La Cour suprême des États-Unis a porté un coup dur aux ambitions de l’ancien président Donald Trump en jugeant mardi qu’il n’avait pas le pouvoir légal de déployer la Garde nationale à Chicago pour protéger les agents fédéraux chargés de l’immigration. Cette décision, rendue par six juges contre trois, confirme les décisions antérieures de tribunaux inférieurs.
La Cour a estimé que l’administration Trump avait exagéré la menace pesant sur les agents fédéraux et avait outrepassé ses prérogatives. Au cœur du litige se trouve l’interprétation d’une loi datant de 1903 sur la milice, qui autorise le déploiement de la Garde nationale uniquement si l’armée américaine régulière est incapable de maintenir l’ordre.
Les avocats de l’ancien président Trump avaient initialement soutenu que cette loi permettait de mobiliser la Garde nationale en cas d’incapacité de la police ou des agents fédéraux à faire respecter la loi. Cependant, la Cour suprême a rejeté cette interprétation, précisant que le texte faisait référence à l’armée américaine régulière et non aux forces de l’ordre civiles.
« Pour que la Garde soit appelée au service fédéral actif en vertu de la loi sur la milice, le président doit être ‘incapable’ avec l’armée régulière ‘d’exécuter les lois des États-Unis’ », a souligné la Cour dans son arrêt. Elle a ajouté que cette condition est rarement remplie, compte tenu des restrictions imposées par la loi Posse Comitatus, qui interdit aux militaires d’intervenir dans l’application de la loi.

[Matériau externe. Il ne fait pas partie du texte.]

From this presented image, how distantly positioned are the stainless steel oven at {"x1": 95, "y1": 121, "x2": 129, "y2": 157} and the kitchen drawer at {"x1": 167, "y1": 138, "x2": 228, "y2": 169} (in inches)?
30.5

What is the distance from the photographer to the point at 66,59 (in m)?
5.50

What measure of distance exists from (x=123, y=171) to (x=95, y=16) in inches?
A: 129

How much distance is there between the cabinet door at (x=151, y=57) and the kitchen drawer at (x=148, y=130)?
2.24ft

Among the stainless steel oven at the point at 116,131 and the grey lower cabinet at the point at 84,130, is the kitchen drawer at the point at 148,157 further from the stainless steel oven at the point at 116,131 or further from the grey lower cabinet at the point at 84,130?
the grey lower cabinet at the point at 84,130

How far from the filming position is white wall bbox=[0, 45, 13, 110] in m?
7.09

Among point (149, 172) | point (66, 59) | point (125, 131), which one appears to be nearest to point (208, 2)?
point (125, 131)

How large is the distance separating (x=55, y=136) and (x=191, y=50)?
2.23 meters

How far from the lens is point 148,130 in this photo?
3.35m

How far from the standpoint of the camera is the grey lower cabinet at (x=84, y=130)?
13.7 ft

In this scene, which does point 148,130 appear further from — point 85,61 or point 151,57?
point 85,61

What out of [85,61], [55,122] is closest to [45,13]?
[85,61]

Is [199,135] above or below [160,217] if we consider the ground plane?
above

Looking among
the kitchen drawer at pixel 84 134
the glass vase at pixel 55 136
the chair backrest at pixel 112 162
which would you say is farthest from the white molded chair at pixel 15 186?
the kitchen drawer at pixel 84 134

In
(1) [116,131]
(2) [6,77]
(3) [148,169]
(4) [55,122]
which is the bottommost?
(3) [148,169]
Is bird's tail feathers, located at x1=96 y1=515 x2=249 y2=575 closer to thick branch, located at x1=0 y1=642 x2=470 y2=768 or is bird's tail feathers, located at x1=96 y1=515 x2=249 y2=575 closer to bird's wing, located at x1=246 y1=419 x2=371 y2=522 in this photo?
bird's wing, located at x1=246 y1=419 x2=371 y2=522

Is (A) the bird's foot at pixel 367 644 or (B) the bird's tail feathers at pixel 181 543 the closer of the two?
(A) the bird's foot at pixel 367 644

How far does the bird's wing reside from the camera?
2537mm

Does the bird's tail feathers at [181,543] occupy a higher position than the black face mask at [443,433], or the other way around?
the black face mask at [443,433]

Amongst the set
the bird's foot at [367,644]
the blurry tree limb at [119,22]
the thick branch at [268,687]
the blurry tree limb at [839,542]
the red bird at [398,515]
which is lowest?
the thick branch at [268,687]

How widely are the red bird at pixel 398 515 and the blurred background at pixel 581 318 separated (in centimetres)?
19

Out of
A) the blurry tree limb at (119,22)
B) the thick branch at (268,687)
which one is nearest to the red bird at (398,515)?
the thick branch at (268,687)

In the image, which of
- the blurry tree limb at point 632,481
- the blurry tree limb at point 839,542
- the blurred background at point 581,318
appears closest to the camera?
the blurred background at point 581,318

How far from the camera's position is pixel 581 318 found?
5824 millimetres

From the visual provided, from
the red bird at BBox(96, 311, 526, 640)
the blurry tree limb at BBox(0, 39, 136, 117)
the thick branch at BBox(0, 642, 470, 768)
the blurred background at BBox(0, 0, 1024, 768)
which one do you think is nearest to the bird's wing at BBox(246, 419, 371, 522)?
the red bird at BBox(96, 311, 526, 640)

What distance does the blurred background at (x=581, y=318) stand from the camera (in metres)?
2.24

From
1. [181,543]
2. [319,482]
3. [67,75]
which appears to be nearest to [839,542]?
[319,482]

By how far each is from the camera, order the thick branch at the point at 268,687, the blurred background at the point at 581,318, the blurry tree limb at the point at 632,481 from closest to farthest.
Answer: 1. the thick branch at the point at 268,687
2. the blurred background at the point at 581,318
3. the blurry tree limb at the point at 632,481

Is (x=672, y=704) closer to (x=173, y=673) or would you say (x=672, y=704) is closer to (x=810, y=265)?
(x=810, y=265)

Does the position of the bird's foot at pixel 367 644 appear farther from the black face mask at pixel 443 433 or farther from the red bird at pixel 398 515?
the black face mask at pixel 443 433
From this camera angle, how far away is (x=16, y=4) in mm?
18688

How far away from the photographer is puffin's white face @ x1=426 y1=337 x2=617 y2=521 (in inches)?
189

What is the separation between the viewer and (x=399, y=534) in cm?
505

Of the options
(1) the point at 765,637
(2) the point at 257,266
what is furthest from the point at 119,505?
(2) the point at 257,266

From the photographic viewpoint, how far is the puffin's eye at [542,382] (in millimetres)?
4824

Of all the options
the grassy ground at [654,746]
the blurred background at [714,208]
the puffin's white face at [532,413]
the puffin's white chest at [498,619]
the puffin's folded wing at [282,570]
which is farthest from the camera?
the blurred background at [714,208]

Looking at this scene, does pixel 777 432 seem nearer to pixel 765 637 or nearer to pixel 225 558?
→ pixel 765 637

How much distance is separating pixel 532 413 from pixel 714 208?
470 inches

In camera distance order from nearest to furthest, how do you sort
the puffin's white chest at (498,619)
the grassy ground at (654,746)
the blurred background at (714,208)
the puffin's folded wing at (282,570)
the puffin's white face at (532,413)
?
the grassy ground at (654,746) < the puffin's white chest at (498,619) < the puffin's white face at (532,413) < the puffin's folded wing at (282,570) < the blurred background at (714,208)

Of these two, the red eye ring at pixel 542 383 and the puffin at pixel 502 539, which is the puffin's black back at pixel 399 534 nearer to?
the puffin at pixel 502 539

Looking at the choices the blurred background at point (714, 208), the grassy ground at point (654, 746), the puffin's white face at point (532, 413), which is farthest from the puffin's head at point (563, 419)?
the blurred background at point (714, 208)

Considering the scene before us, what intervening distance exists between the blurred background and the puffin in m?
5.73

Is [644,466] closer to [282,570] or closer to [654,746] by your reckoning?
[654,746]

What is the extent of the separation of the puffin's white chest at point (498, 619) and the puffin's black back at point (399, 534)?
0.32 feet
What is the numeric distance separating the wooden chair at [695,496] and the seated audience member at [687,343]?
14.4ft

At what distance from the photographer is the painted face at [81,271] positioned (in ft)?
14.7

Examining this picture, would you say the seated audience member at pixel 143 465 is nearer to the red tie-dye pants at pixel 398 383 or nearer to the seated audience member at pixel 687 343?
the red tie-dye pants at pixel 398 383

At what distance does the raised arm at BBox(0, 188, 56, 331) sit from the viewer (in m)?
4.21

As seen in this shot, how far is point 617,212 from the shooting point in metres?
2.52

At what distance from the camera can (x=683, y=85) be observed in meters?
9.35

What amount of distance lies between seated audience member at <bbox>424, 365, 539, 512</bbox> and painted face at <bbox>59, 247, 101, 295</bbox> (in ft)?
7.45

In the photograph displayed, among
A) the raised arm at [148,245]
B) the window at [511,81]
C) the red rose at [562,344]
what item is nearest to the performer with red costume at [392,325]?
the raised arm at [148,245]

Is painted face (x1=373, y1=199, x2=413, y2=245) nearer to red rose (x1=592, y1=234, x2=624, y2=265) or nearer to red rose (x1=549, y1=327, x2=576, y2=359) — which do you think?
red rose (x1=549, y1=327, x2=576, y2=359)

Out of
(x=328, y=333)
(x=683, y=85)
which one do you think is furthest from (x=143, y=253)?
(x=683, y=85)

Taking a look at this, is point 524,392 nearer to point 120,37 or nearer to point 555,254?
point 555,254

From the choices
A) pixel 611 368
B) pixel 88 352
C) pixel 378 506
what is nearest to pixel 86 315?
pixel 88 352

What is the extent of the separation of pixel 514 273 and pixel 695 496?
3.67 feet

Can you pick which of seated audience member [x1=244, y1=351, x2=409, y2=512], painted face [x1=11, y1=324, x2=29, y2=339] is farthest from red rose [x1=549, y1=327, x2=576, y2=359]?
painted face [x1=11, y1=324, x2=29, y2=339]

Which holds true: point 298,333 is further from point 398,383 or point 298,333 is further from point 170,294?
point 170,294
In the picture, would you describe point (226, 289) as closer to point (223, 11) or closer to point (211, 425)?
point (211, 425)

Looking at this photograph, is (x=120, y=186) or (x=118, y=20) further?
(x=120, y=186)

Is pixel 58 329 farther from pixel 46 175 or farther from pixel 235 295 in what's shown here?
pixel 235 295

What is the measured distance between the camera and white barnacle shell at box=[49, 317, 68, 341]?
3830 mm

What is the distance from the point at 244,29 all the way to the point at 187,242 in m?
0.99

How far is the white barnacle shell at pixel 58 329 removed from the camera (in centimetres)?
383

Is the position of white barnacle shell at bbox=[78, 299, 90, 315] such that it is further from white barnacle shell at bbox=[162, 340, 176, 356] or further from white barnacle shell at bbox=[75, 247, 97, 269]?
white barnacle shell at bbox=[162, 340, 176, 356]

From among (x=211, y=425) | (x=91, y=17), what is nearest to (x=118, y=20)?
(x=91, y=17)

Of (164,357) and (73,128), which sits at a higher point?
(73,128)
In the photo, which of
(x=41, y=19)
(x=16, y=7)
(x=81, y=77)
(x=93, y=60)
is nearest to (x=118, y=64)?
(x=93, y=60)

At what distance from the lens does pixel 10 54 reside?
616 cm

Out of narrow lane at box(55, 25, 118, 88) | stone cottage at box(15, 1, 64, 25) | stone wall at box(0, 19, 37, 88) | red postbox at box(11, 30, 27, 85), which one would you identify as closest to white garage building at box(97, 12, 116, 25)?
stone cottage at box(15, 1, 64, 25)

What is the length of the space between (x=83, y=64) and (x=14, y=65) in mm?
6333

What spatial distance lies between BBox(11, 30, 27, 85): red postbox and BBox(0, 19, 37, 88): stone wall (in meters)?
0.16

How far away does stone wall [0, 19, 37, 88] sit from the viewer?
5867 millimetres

La décision de la Cour suprême est une défaite majeure pour Donald Trump, qui avait fait valoir qu’il disposait d’un pouvoir étendu pour déployer des forces militaires dans les villes américaines. L’affaire avait suscité des inquiétudes quant à la possibilité d’une militarisation de la réponse aux troubles civils.
Le gouverneur de Californie, Gavin Newsom, et son procureur général, Rob Bonta, avaient déposé une requête dans l’affaire de Chicago, mettant en garde contre les dangers d’une intervention militaire du président dans les villes américaines. « Aujourd’hui, les Américains peuvent pousser un immense soupir de soulagement », a déclaré Rob Bonta. « Ce n’est pas nécessairement la fin du chemin, mais c’est un pas important et profondément gratifiant dans la bonne direction. »
La Cour d’appel du 9e circuit avait précédemment autorisé des déploiements de la Garde nationale à Los Angeles et Portland, estimant que les juges devaient se fier au jugement du président. Cependant, un juge de district américain a annulé l’ordre concernant Los Angeles, rétablissant le contrôle de la Garde nationale sous l’autorité du gouverneur Newsom.
Les deux parties dans l’affaire de Chicago avaient présenté des récits divergents sur les événements qui avaient conduit à l’ordre de déploiement de Trump. Les responsables de l’Illinois ont affirmé que les manifestations étaient limitées et que la police était capable de les maîtriser, tandis que l’administration Trump a dénoncé des actes de violence et de harcèlement à l’encontre des agents fédéraux.
« Confronté à des risques intolérables de préjudice pour les agents fédéraux et à une opposition coordonnée et violente à l’application de la loi fédérale », a déclaré l’avocat de Trump, D. John Sauer, « Trump a appelé la Garde nationale ‘pour défendre le personnel, les biens et les fonctions fédéraux face à la violence continue’ ». La procureure générale de l’Illinois, Jane Elinor Notz, a rétorqué que « les preuves montrent que les installations fédérales de l’Illinois restent ouvertes, que les individus qui ont violé la loi en attaquant les autorités fédérales ont été arrêtés et que l’application de la loi sur l’immigration dans l’Illinois n’a fait que s’intensifier ces dernières semaines ».
Les juges conservateurs Clarence Thomas, Samuel A. Alito Jr. et Neil M. Gorsuch se sont opposés à la décision, estimant que le président disposait de l’autorité constitutionnelle nécessaire pour protéger les agents fédéraux et les biens fédéraux.